Immediately after, I came across one such ad on social media promoting free one-hour coding session on weekends for children up to 14 years. The ad had the picture of Sundar Pichai, the Chief Executive Officer of Alphabet Inc. and its subsidiary Google LLC. To be frank, the picture of Pichai convinced me more to give a thought about it as I have a 12-year-old at home. In the comment section, a lot of parents even enquired whether Pichai would take the session. But I was sure he won’t. But still, we registered for our son and finally the day came.
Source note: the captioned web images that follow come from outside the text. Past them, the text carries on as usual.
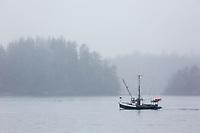Boat passes through the foggy Sitka Sound, Sitka, Alaska.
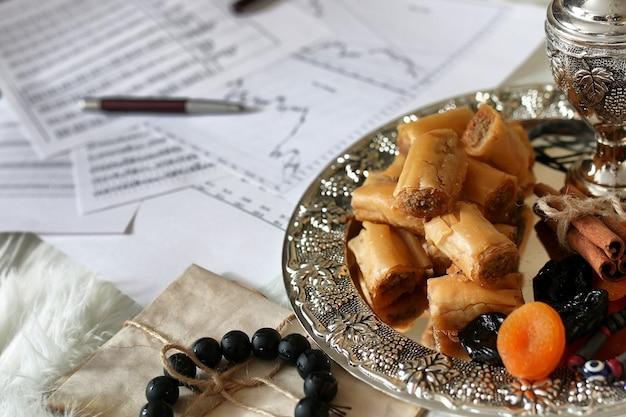 Tavolo di dolci orientali su un piatto d'argento baklava e snack al tamarindo sul posto di lavoro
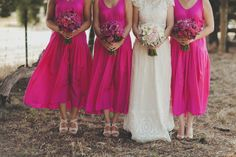 bright pink bridesmaids dresses beauitful! and stunning wedding dress U can see the shoes they'll b wearing :)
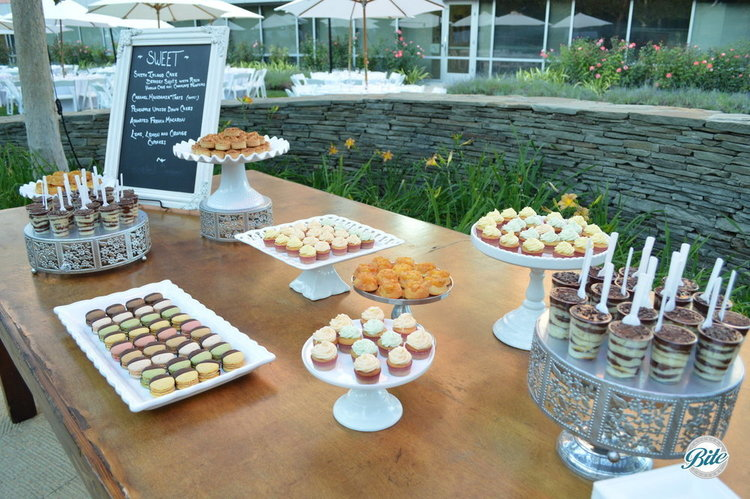Dessert Display with chocolate cake shooters, mini cupcakes, upside down cake bites with apples and cinnamon. Shown on porcelain and silver dishes for elegant presentation.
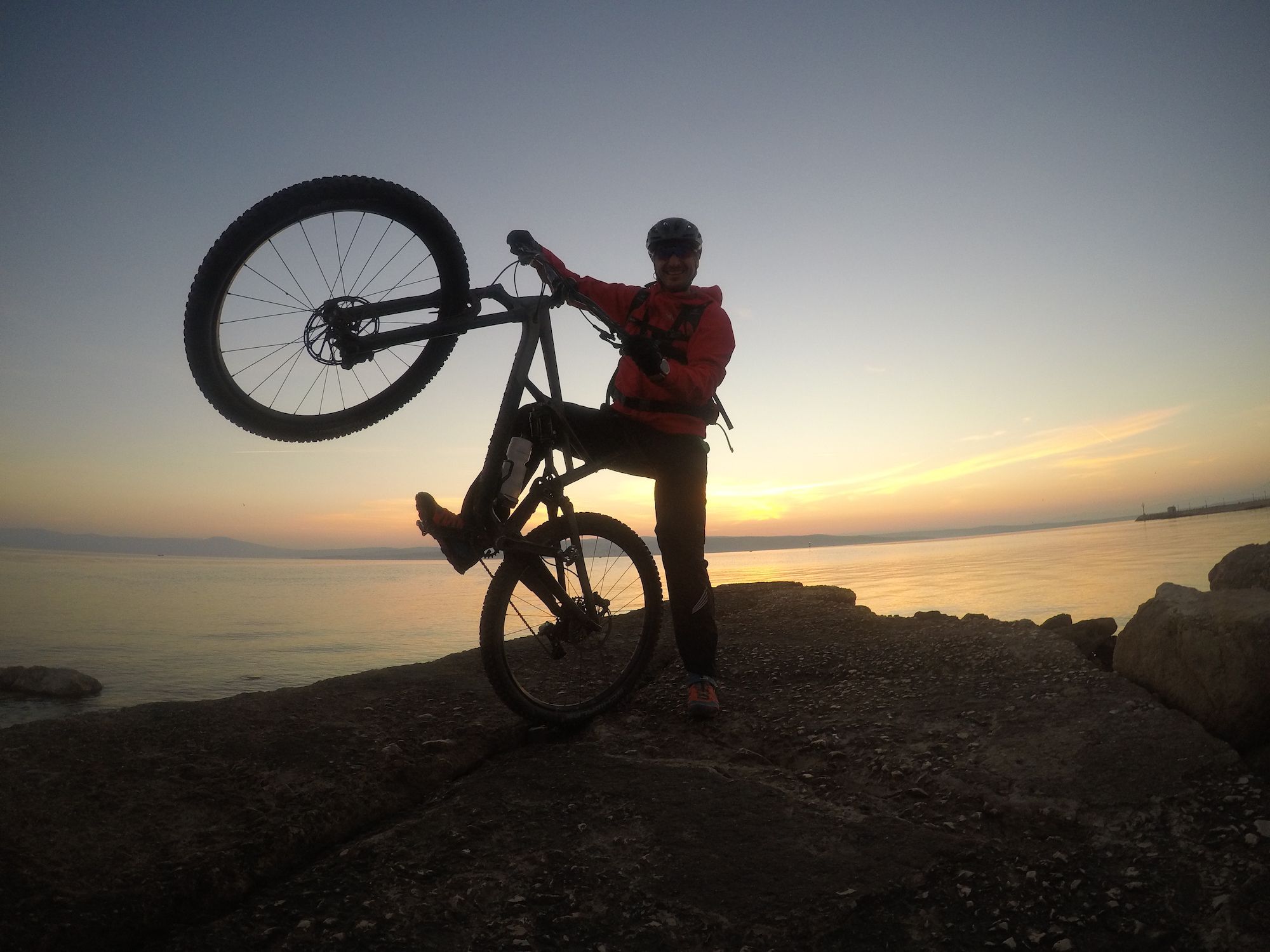 sunset with bike at adriatic sea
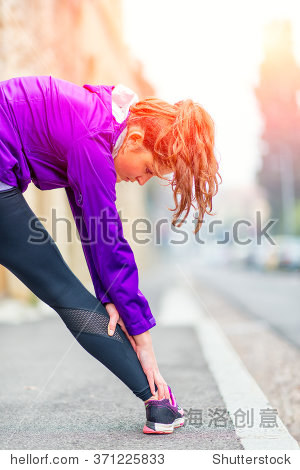 Girl doing stretching on the sidewalk in the city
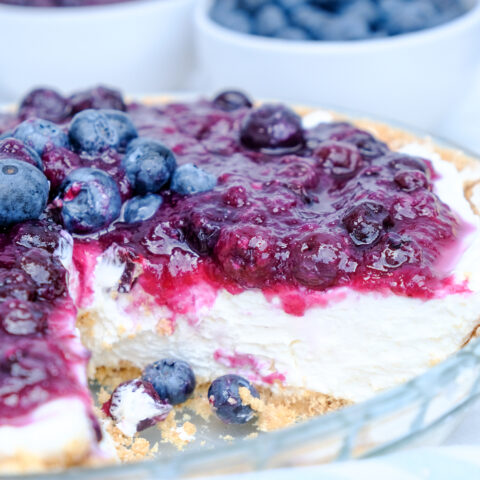 A slice removed from a no bake blueberry cream cheese pie.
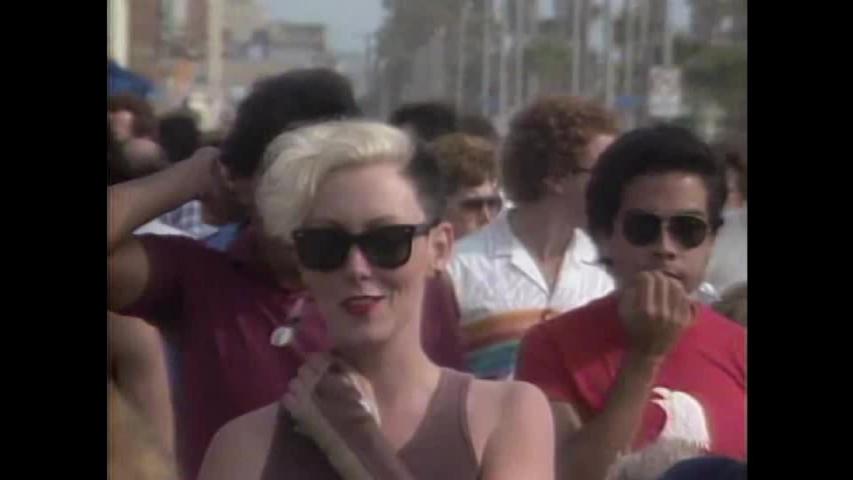 CIRCA 1984 - Street performers are shown in Venice Beach in California.
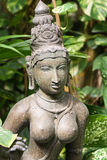 Idol of hindu deity in greenery Stock Photos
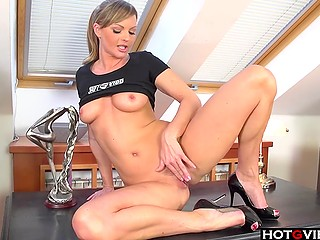 Smiling coquette in high heels knows how to use vibrators to relax quickly on table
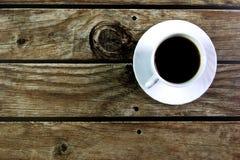 Witte kop met zwarte koffie op bruine houten achtergrond Mening van hierboven stock fotografie
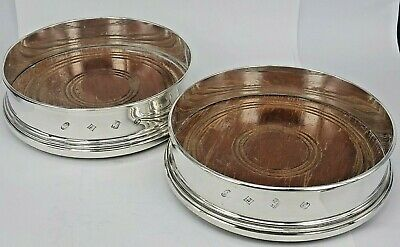 Pair of large silver wine bottle coasters for fine dining table bold hallmarks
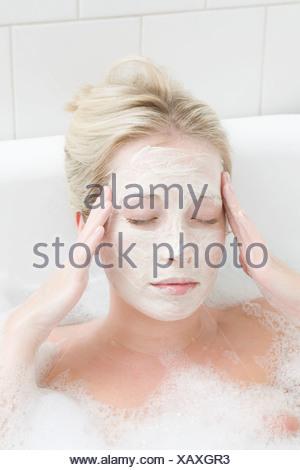 Woman wearing mask in bubble bath - Stock Photo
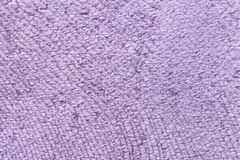 Light violet background from soft textile material. Fabric with natural texture. Royalty Free Stock Image
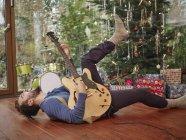 Uomo che suona la chitarra elettrica davanti all'albero di Natale — Foto stock
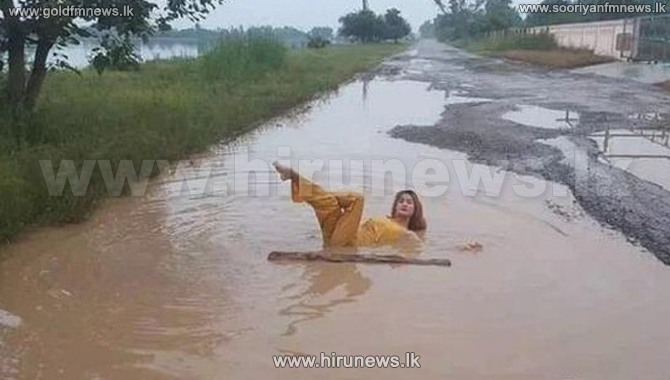 Thai+women+take+dip+in+the+road+in+pothole+protest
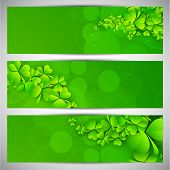 Website header or banner set for St. Patrick's Day celebration with shamrock leaves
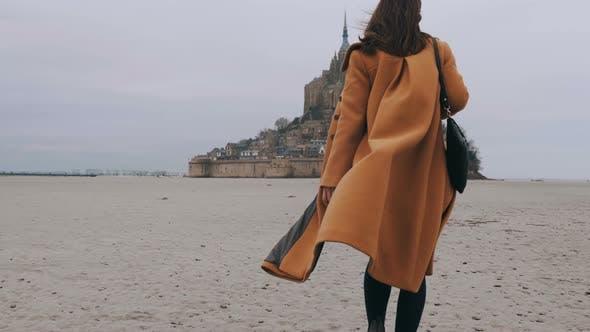Medium Rear View Shot, Elegant Happy Blogger Woman Walks on Sea Bottom Sand at Epic Mont Saint
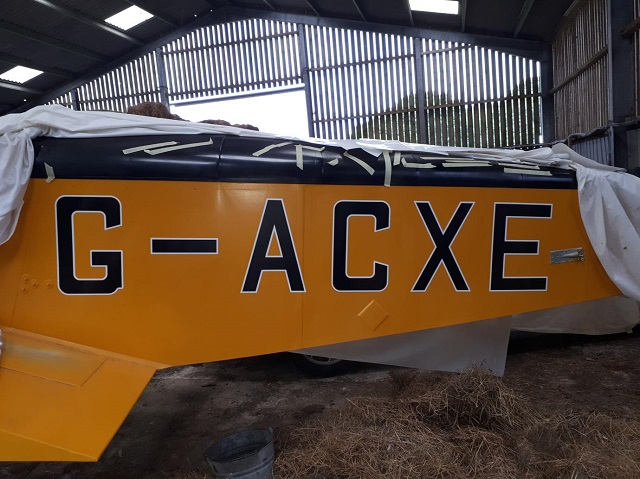 The registration letters freshly applied to the side of an aircraft.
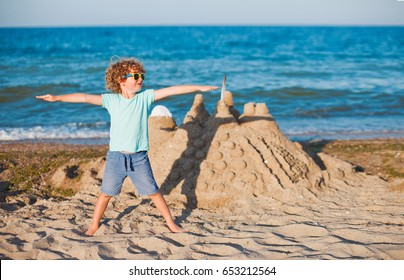 happy little boy and sandcastle on tropical beach, kid playing on a beach, boy build a sand castle at the sea shore, family vacation on a tropical island, child on the background of summer sea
After a few initial glitches, the class started. And we were in the next room, we could hear our son’s voice on and off. After about 45 minutes, we just thought we should peep what our son was doing. And we could see him engrossed in the session. After the session was over, the teacher called us to give feedback about our son. We could make from our son’s face that he liked the session. The teacher told us that they don’t try to convince all parents to enrol their kids for the course but only do that when they see real interest in the children. And that our son had completed the session successfully. They also sent us the programing he made with the help of the online teacher. The education counsellor tried hard to convince us, but for now, we said no to enrolling for the classes as his exam was going on — even though we are bombarded with emails almost every day.
Meanwhile, one of the ads being telecast on television and is all over social media.
Whenever our son sees this ad, he keeps on reminding us that he really liked the coding session.
We told him that let’s see if coding is introduced in school in the next academic session. If yes, then definitely he could choose that option. If no, then we would enrol him in some coding course for a month in the next summer vacations.
My son will be in class 8 next year and I will be happy if coding is introduced in schools. I am okay with it because he understood it and he is really interested to explore more of it.
My son is old enough to understand if he should go for coding or if he has that aptitude so that he can pursue it further in life.
Now the question remains how right is it to force children as young as six or seven years to introduce coding in their lives — in fact most coding ads show very young children who seem to be very happy making their own apps, marking it as some kind of achievement.
In fact, there have been studies galore on how over-exposure to technology can have a negative bearing on children and lead to health and psychological problems. Social media users have also not taken kindly to the carpet-bombing of coding ads, perceiving them as an intention to force-feed parents into accepting coding — creating some kind of FOMO (fear of missing out).
Should parents go with the flow just because it’s all over social media? Or should we not let kids be happy in their own beautiful world and enjoy their childhood and let them take a call when time is ripe for them? Maybe it is time for a debate.